Elżbieta Witek’s words came as she visited a refugee reception point in the eastern Polish city of Chełm, together with a group of top women lawmakers from across Europe and Ukraine, Polish state news agency PAP reported.

“Important role for parliamentary diplomacy”

Witek told reporters: “Today, the whole democratic world has come together to assist Ukraine - but parliamentary diplomacy has a very important role to play as well.”

She said that, in addition to efforts by the European Union’s heads of state and government, “we lawmakers too, and especially parliamentary Speakers, are responsible for legislation.”

She added that without laws that legislate help “for Ukraine’s fighters but also for Ukrainians who are staying in our countries,” such support “would have been simply impossible.”

‘We want to know what else we can do’

Witek said she and her fellow women parliamentary speakers had come to Chełm “to meet families who have left Ukraine, fleeing the beastly war fomented there by Putin.”

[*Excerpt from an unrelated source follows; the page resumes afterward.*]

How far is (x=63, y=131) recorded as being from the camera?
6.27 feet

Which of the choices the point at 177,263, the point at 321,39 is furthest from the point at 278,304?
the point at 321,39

“We would like to know what else we can do for the women who are escaping from Ukraine,” she added.

Earlier on Wednesday, Witek and her guests visited a Polish-Ukrainian border crossing in Dorohusk. 

The top women lawmakers were also scheduled to travel to a humanitarian relief facility near the capital Warsaw and then meet for talks in the Sejm, the lower house of Poland's parliament. 

Follow-up meeting in two weeks  

Witek said that her fellow female heads of parliament had pledged to speak to their presidents and prime ministers on what needs to be done to further help Ukraine.

She added that two weeks after the in-person gathering, she would hold an online follow-up meeting “to see what else we have managed to do in our countries to assist those who fight and those who are staying in our countries.”

The two-day get-together in Poland, which began on Tuesday, features top women lawmakers from Austria, Belgium, the Czech Republic, Cyprus, Latvia, Lithuania and Spain.

Also attending are the deputy Speaker of Ukraine’s Verkhovna Rada, Olena Kondratiuk, and the vice-president of the European Parliament, Heidi Hautala.

Wednesday is day 56 of the Russian invasion of Ukraine.

Poland on Wednesday reported it had welcomed 2.86 million refugees fleeing Russia’s war on Ukraine.